On passe d’une forme tripolaire qui met en jeu les quatre principales statues de Jeanne d'Arc à un repli monopolaire centré sur la statue de la place de Pyramides qui rejette à la périphérie les trois autres. 
En revanche, sa dernière statue, la France renaissante, ne mobilisa personne. 
Ce qui, par contraste, montre que les commémorations autour des statues de Jeanne d'Arc s’inscrivaient dans une tradition ancrée dans le xixe siècle et dans la première moitié du xxe siècle. Car même si elles se poursuivent jusqu’à nos jours, elles connaissent un très net déclin.

Le déroulement festif oscille entre improvisation, débordements d’un côté et protocole minuté de l’autre. Les fêtes de Jeanne d'Arc relatent en effet l’histoire d’une lutte entre un État, garant de l’ordre et de l’espace public, et des groupes en concurrence, à la fois entre eux et contre l’État. 

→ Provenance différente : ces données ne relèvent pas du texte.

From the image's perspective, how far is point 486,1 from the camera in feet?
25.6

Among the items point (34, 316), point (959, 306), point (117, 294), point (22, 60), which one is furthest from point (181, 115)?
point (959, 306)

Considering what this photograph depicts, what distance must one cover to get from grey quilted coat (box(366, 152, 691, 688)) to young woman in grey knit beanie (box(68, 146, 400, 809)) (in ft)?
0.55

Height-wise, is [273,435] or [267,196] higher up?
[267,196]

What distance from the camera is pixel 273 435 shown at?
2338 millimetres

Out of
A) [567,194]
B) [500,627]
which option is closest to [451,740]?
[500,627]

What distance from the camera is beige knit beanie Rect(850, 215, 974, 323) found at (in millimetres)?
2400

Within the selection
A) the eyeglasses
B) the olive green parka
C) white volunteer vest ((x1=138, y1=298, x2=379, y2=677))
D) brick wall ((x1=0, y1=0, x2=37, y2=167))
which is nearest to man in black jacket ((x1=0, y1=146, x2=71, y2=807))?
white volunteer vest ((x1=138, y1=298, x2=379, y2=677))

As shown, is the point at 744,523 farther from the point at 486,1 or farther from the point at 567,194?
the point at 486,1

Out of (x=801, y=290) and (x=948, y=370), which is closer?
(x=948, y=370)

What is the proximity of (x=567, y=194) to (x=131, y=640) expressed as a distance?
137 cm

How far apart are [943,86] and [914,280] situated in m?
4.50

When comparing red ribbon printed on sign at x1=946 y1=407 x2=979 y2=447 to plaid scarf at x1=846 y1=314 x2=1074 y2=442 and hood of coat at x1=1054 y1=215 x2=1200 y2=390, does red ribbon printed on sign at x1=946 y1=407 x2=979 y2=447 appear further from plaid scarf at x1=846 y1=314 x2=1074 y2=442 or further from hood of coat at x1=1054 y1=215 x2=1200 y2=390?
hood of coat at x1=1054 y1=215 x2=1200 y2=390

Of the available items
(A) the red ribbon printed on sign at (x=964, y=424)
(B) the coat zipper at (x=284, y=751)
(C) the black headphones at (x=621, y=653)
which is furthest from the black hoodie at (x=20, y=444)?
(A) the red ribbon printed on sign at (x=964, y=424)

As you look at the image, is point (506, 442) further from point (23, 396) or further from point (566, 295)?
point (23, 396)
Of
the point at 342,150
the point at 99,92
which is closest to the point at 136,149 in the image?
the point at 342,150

Dans la lutte pour la maîtrise de la mémoire de la sainte de la patrie, ces derniers tentent d’imposer leur pouvoir, tant physiquement dans l’espace de la Capitale que symboliquement dans l’opinion publique.
Le cortège investit un espace marqué du sceau de l'État. L’affirmation de son pouvoir passe aussi par une occupation de l’espace. À la différence de la messe ou du banquet qui sont des réunions partisanes à caractère privé, la statue est le lieu d'un rassemblement public. S'y retrouver est un acte politique qui marque la volonté d'investir un lieu vierge, revendiqué par d'autres. Alors que les réunions privées font figure de camps retranchés, le rassemblement place des Pyramides et devant les autres monuments s'apparente à un espace symbolique que chacun des camps veut s'approprier.
Afin que la statue de Frémiet ne devienne un véritable champ de bataille, les pouvoirs publics s’efforcent d’édicter des règles de bonne conduite et d’éliminer tout signe provocateur. Parfois même, les défilés sont interdits, notamment quand les élections législatives se déroulent le même jour. Les interdictions entraînent immanquablement des bravades, des transgressions qui peuvent déboucher sur des arrestations, des rixes, des blessés. L'État régulateur contraint les opposants à adopter un mode commémoratif neutre, commun à tous et par là même euphémisé et édulcoré. Il se charge de faire disparaître tout symbole porteur d'une charge émotionnelle, une violence symbolique pouvant entraîner de la violence physique. Les offrandes à la statue prennent une forme standardisée. Le drapeau doit être tricolore, exclusivement. La couronne ou la gerbe de fleurs, fleurs naturelles ou fleurs artificielles, tricolores ou blanches : au-delà de leur couleur qui n'est pas anodine, ce sont surtout leurs inscriptions qui posent problème. C'est là, en ces quelques mots, que se joue tout le processus commémoratif. Une formule condense un modèle de société. Affubler la statue d'inscriptions délibérément républicaines fait violence au parti adverse et inversement. Afin de prévenir toute rixe, les couronnes comme les drapeaux sont immédiatement enlevés. Un dernier élément déterminant dans le déclenchement des mouvements de foule réside dans le poids symbolique de la parole qui développe une fonction performative. Les cris unissent la foule, engagent au combat, désignent l’adversaire, stigmatisent un parti et peuvent inciter à passer aux actes. Un cri séditieux est considéré comme une action violente, un délit qui justifie une arrestation. Seules certaines expressions sont autorisées — « Vive la France », « Vive la République » et « Vive Jeanne d'Arc » — et enfreindre ce code provoque instantanément des réactions du parti adverse, bien sûr, mais également celles des gardiens de la paix.
La fête de Jeanne d'Arc est une fenêtre, un révélateur de la situation politique du moment, une scène publique où les acteurs du jeu social et politique viennent s’exprimer au gré des événements politiques et de leurs revendications. 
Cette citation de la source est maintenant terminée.